Кабинет директора школы на первом этаже был маленький, с окном во всю стену, с узким столом, не удобным ни для заседаний, ни для задушевных бесед, с дешевым книжным шкафом, за стеклом которого видны были случайные книжки и брошюрки, неизвестно как сюда попавшие. Наталья Михайловна любовно обставила школу, но до собственного кабинета руки у нее не доходили, и она если и заглядывала сюда, то лишь для того, чтобы стоя позвонить по телефону или приложить к какой-нибудь справке печать, хранившуюся в сейфе. Фролова не любила сидеть в кабинете, потому что не умела обходиться без дела и бралась за всякую работу, независимо от того, кто эту работу должен был делать. Она пришла в директора из горкома комсомола, где была секретарем по школе и где огромный объем обязанностей ложился на плечи двух-трех человек, так что не приходилось считаться, кто и что делает.
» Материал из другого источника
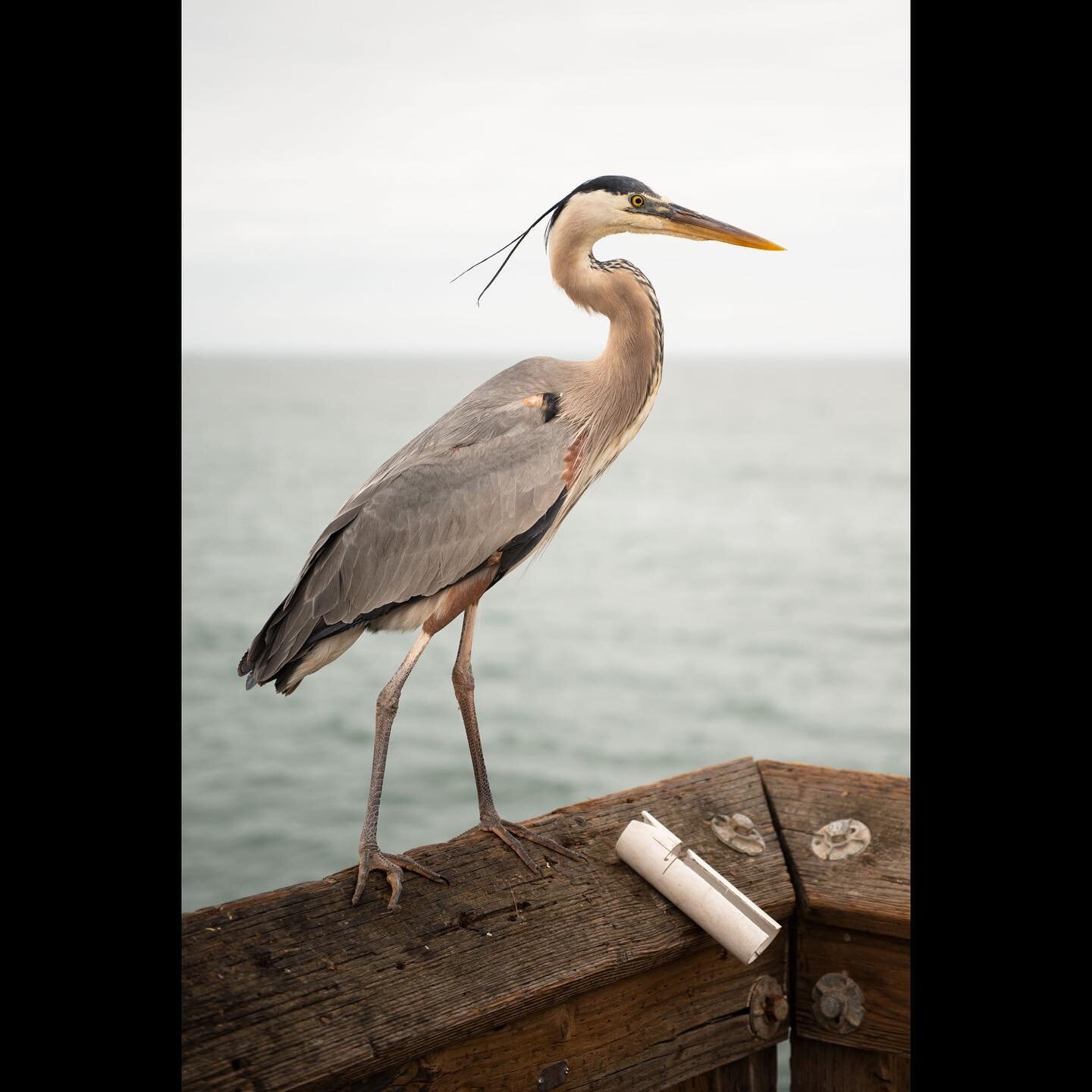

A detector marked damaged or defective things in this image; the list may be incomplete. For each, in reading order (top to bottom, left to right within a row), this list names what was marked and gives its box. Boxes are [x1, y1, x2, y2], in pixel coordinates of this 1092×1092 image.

Особенно легко давалось ей общение с городским начальством ее все знали в Электрозаводске, все привыкли к тому, что она постоянно что-то выпрашивает: то две тысячи на проведение слета, то триста рублей на палатки для Дворца пионеров, то премии для лучших вожатых. В городских верхах привыкли считать ее своей, привыкли обращаться с ней как с маленькой девочкой, забавным случаем вознесенной на высокий пост секретаря горкома. Ей радовались, встречая ее на совещаниях, ее выбирали во все президиумы и приглашали во все компании. А Наташа Фролова, как ее называли, прекрасно понимала, в чем ее сила, и потрошила городское начальство в интересах детей. Отвязаться от нее не удавалось никому. Когда ей говорили, что не может завод, даже и такой богатый, ни с того ни с сего перечислить две тысячи на счет горкома, она вовсе не отвечала какиминибудь разумными доводами, а только смеялась, шутила, кокетничала, приговаривала: "Ну, Сергей Иванович, ну, голубчик, вы ведь так любите комсомол, у нас с вами такнэ хорошие отношения!" - и прочую чепуху несла до тех пор, пока голубчик Сергей Иванович (а попробуй к нему на прием попасть - министр!) не вызывал главного бухгалтера и не говорил ему: "Надо".